Leipzig, den 7. Dec. 96.
Bester Vater!
Meinen kindlichsten Dank für Ihren Brief und die Nachrichten, die Sie mir mittheilen. Schon vorher war ich von Ihrem Wohlbefinden durch ein Schreiben von Herrn Castellnaut versichert, der mir nicht genug rühmen konnte, mit welcher Freundschaft Sie ihn beherbergt haben, und Ihre Güte gegen ihn auf meine Rechnung schrieb.
Sie haben nun also mit August den zweiten Schritt getan; ich wünsche Ihnen Glück, daß Sie auch dieses glücklich vollbrachten. Ich zweifle nicht, daß er allen Ihren Vaterhoffnungen entsprechen wird. Mehr fürchte ich, daß er sich im Studiren zu sehr angreift, und daß das ungesunde Klima von Maulbronn ihm allzusehr zusetzt. Auch wäre es gut, wenn er sich nun nicht mehr allein auf Sprachen, sondern auch vorzüglich auf Mathematik legte. Ich bedaure noch jetzt, daß ich die glückliche Gelegenheit, bei Ihnen in dieser Wissenschaft guten Grund zu legen, versäumt habe, und muß nun mit doppelter Mühe nachholen, was ich im Kloster und auf der Universität so leicht lernen konnte.
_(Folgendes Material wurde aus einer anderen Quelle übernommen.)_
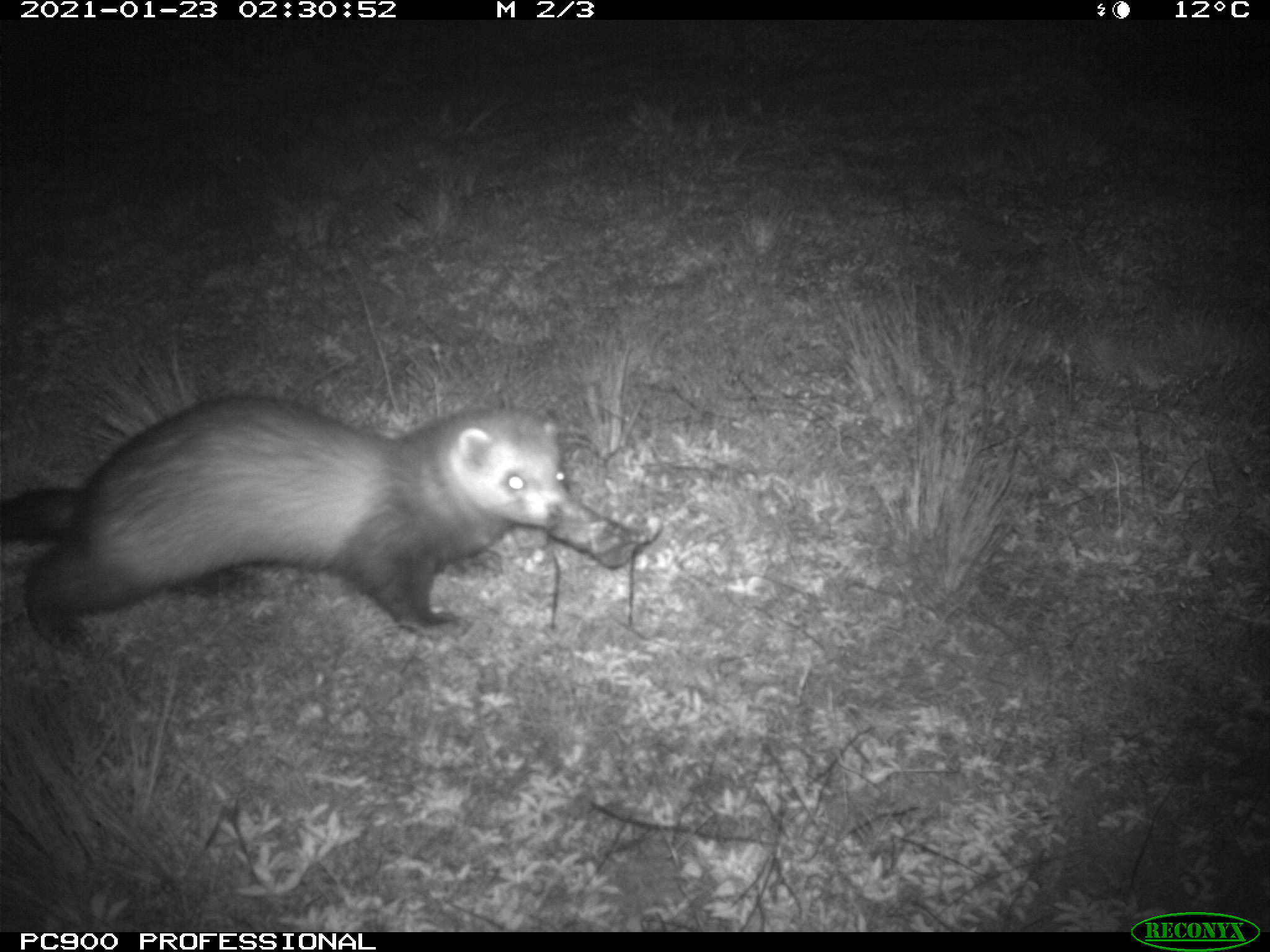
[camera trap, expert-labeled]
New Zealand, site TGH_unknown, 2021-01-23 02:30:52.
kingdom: Animalia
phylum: Chordata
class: Mammalia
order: Carnivora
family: Mustelidae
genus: Mustela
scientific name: Mustela furo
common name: ferret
Ferret (Mustela furo).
Von Gottlieb können unmöglich Nachrichten da sein. Er wird im Getümmel des Krieges wohl keinen ruhigen Augenblick finden, seinen Eltern zu schreiben. Um so weniger lassen Sie sich deßhalb bange sein. Das allerglücklichste für ihn wäre wohl, in französische Gefangenschaft gerathen zu sein. Auf jeden Fall aber können Sie sich trösten, da jetzt ein neuer Strahl der Hoffnung durch den Tod der russischen Kaiserin aufgegangen ist, die den Krieg wohl auf's neue – der französischen Gesandschaft in Wien und der glimpflichen Bedingungen, welche die Republik macht, unerachtet – entflammt hätte. Der Courier, der diese Nachricht nach Stuttgart bringt, ging schon vorgestern hier durch. Er war von Petersburg bis Riga auf Schlitten gereist. Die Begebenheit ist doppelt glücklich für uns, da die plumpe Grobheit des österreichischen . . .'s gegen unser unglückliches Land sich jetzt wohl ein wenig ändern wird. Oft brennen mir die Sohlen, nach Haus zu gehen, und doch man darf ja so was nicht ausschreiben. Wär's nicht ein hübsches Plänchen – jetzt nach Rußland zu gehen? Die neue Kaiserin begünstigt ihre Landsleute außerordentlich. – Daß der Landtag nicht zusammenkommen soll, ist mir, wie Sie wohl denken werden, sehr leid. Sollen wir also wieder in den alten Schlaf zurücksinken, um ein andermal wieder, wie Schafe, geschlachtet und geschoren zu werden? – Der Erbprinz reiste schon vor vier Wochen hier durch. Der Protestationen in auswärtigen Zeitungen unerachtet, weiß man doch gar wohl, was er in Wien gethan hat, und was freilich allen Glauben übersteigt.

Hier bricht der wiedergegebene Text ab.